La estergüiliam

Las palmas de sus manos brillan al sol. Las pone sobre su cabeza, de cara al cielo, por un par de segundos en los que parece rezar. No como se reza en la iglesia, sino como se rezaba antes. Antes del tiempo. A un dios arcaico por la lluvia, por misericordia.
Veloz, dobla sus rodillas y se zambulle. Sin salpicar. El cuerpo se mete perfecto. Como una aguja se clava en el agua. Segundos y metros después, reaparece con la gorra de goma celeste y flores naranjas. Unas flores toscas, de plástico duro, los pétalos naranjita, y adentro unos palitos amarillos, torcidos por el uso. Sonríe al tomar aire y sus dientes blancos relumbran contra su piel aceitunada, hecha sombra por el sol de cientos de veranos. Nos recuerda a Esther Willams. Aunque se parece más a una vieja sirena loca.
Como todos los medio días nada treinta largos de crawl y veinte de pecho. Con cierta gracia, cierta elegancia anticuada. Nosotros observamos hipnotizados el ir y venir, el girar de un lado al otro de esa gorra de goma. Sus brazos color bronce, firmes pero sin músculos, diestros, cortan el agua con seguridad. No se cansa. No se agita. Sólo sonríe mientras nada sus largos.
Cuando termina su ritual, sale de la pileta por el borde, jamás por la escalerita. Y se sienta sobre las lozas del borde a secarse al sol. Se acomoda, recatada, su malla. Se la baja bien, ocultando el pliegue natural que uniría su pierna a su ingle. Así, quieta bajo el sol, con la gorra aún puesta, parece una muñeca que una niña hubiera olvidado tirada por ahí. Del cuello para abajo, parece tener la edad indescifrable de una deportista. En su cara se adivinan unos cincuenta años. Una vieja.
Intercambia de vez en cuando unas palabras con el bañero. Y rara vez unas sonrisas tímidas con las señoras del club. Echa la toalla sobre el piso caliente y se recuesta despacio. Recién entonces se quita la gorra, acomodándose el cabello canoso, que le cae sin forma ni gracia hasta la cintura.

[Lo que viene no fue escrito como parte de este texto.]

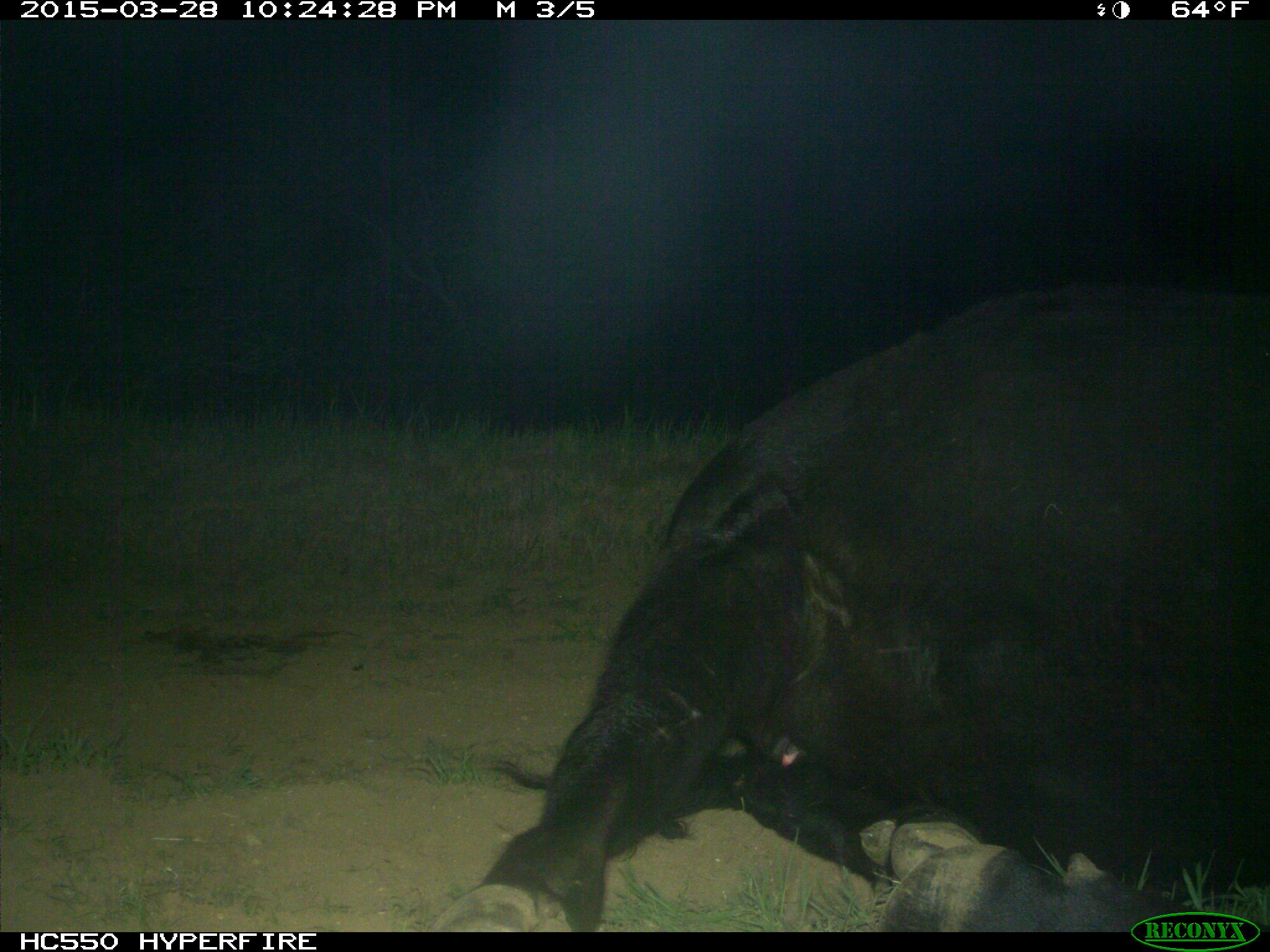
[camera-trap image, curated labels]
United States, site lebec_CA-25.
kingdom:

Cada vez que se mueve y por las dudas, se baja bien la malla, casi clavándola a la piel, asegurándose de que no se vea lo que no se tiene que ver. Ninguno de nosotros quiere imaginar lo que hay debajo. Pero lo sabemos. Carne. Sólo que en este caso, el tipo de carne que no provoca nada. Como la lavandina. Como el olor de una iglesia en Pascua. Una monja en malla, eso es lo que parece. Jamás vimos una, pero estamos seguros que se vería igual.
Como nadie sabe nada de ella, todos mentimos algo distinto. Pero ni siquiera podemos recordar su nombre. Por eso le decimos la estergüiliam.